I am trying to make a ConfigurableResource to do what I need WRT passing the same resource (just a dumb bag of data) to every asset in a job. @Zach was very helpful last week and I think this approach will work, but I'm having trouble at the last step. Observe:
dagster._check.ParameterCheckError: Invariant violation for parameter default_value. Description: required arguments should not specify default values
I'm getting that when I try to launch
dagster dev
for testing purposes. Why? I don't think I am passing default values for anything: there is no default value for the argument in the asset function, for instance.
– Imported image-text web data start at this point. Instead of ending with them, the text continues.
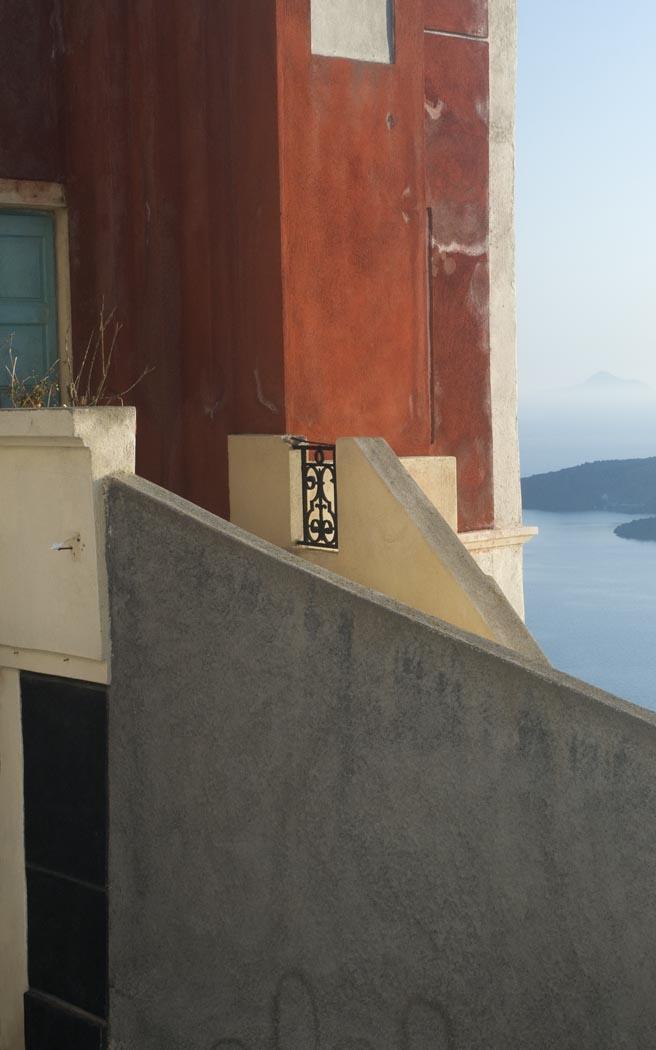 Greece-0509.jpg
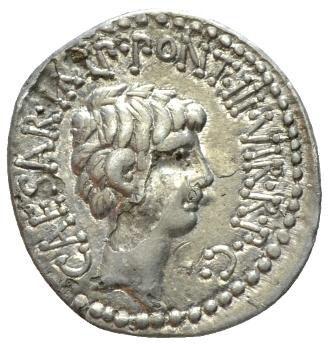 Roman Republican, Mark Antony & Octavianus, Denarius - Obv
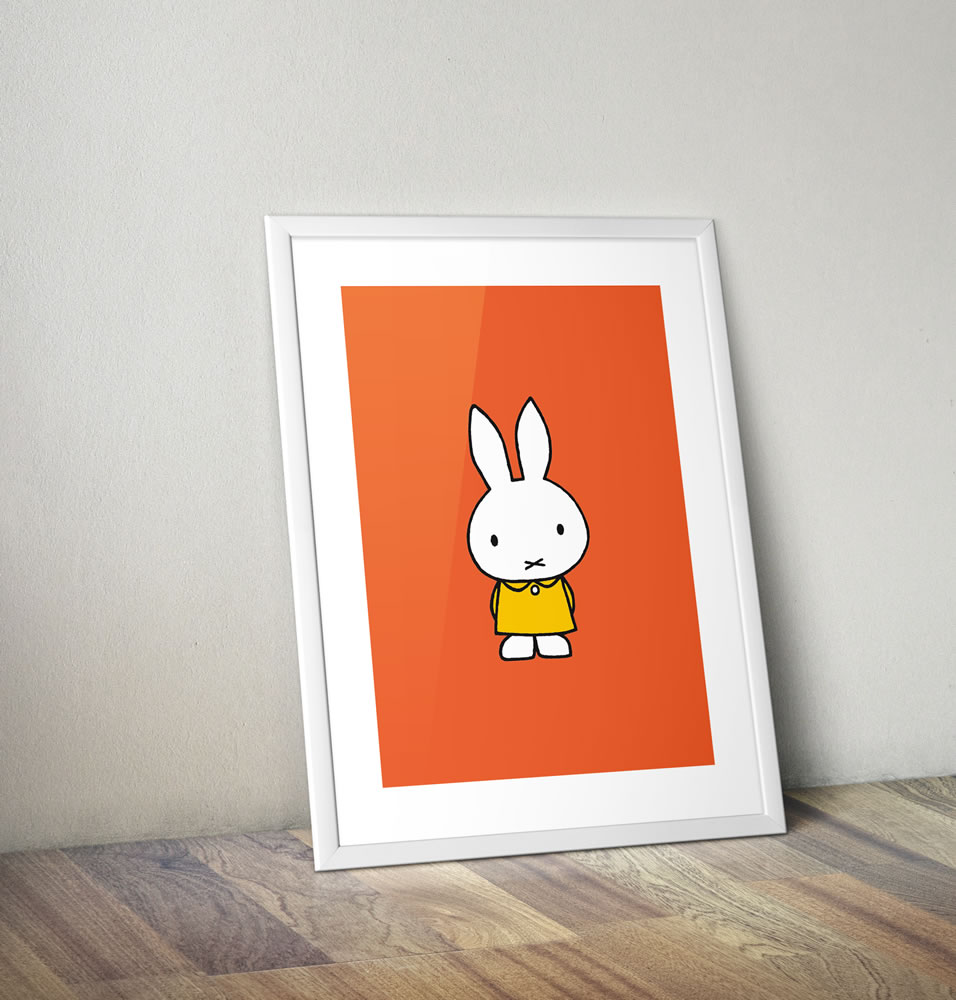 Miffy in a Yellow Dress Framed Mini Poster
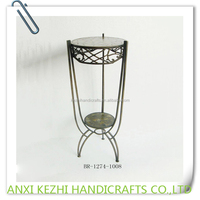 BR-1274-1008 Metal Iron Plant Pot Stand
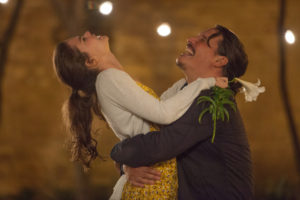 Laia Costa e Sergio Peris-Mencheta em de Life Itself (Credito: Amazon Studios)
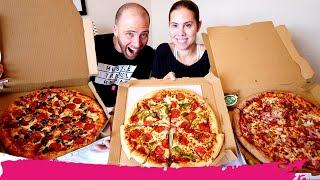 PIZZA HUT vs DOMINO'S vs PAPA JOHN'S - Pizza Delivery Taste Test | Miami, FL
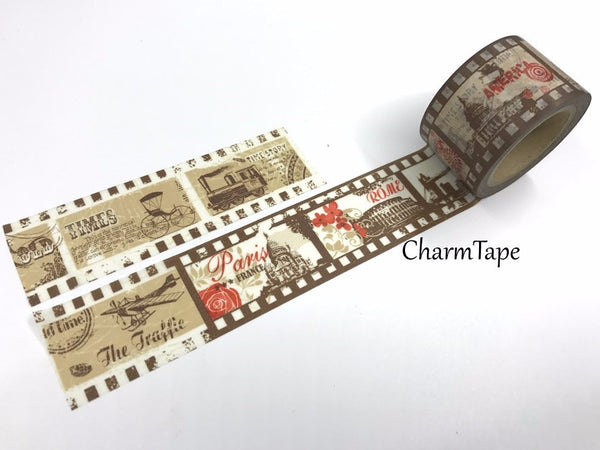 Vintage Traveler Big Washi Tape 30mm x 10m WT1013 - CharmTape - 1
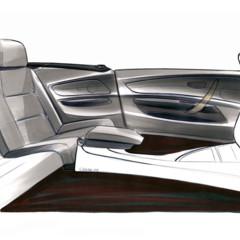 Foto 38 de 40 de la galería bmw-serie-1-cabrio en Motorpasión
Not sure where else Dagster is thinking it sees a default argumet for something. Here is a minimal example:
Copy code
# RESOURCE
class DatetimeResource(ConfigurableResource):
    """start_point is a stringifed datetime representing the beginning of a time interval (inclusive). Tells assets to operate on all data from this date, to the date on which the asset runs."""
    start_point: str


# ASSET
@asset(
    group_name="SHENANIGANS",
    compute_kind="SQL",
)
def finalize_actions(foobar: DatetimeResource) -> None:
    return


# JOB
finalize_actions_job = define_asset_job(
    name="finalize_actions",
    selection=AssetSelection.keys("finalize_actions"),
    executor_def=multiprocess_executor,
)

# SCHEDULE
finalize_actions_daily = ScheduleDefinition(
    job=finalize_actions_job,
    cron_schedule="0 21 * * *",
    execution_timezone="US/Eastern",
    # required_resource_keys="foobar", # TODO needed?
    run_config=RunConfig(
        resources={
            # must be named foobar because that's the name of the
            # parameter which this job's assets take
            "foobar": DatetimeResource(
                start_point=str(dt.datetime.now().date())
            ),
        },
    ),
)
I think I figured it out. At least, now Dagster starts up without issues... If you don't explicitly use
Field(default=None)
for a Pydantic field (whether for a config or a configurable resource), a default will get set for you somewhere in the bowels of Dagster, which Dagster does not like. This feels like a bug: if I don't ask for a default, why am I getting one -- especially when Dagster then immediately rejects that default with an error? Was incredibly unintuitive and took me probably an hour or two to figure out.
d
I always use resources without Field(), and it works fine (see my post regarding getting a datetime from resource). In fact, I actively avoid setting defaults, because resources with defaults don't make the Launchpad appear when you materialize assets, and I usually do want that to happen. Does your example from above produce an error or not? It looks fine to me (apart from the job name colliding with the asset name, and the missing "Definitions" object, which you need if you have resources).
m
@DB Thanks for the help, sorry I didn't see it faster. You are right that not setting defaults is useful because of making the launchpad appear! The example above, when furnished with a definitions object, as you say, does indeed produce the error ``dagster._check.ParameterCheckError: Invariant violation for parameter default_value. Description: required arguments should not specify default values` The example above will work if I: 1. use
= Field()
on the
start_point
member var definition. 2. move the config to the job rather than the schedule (with some other shenanigans relating to using a RunConfig object versus using a raw dictionary)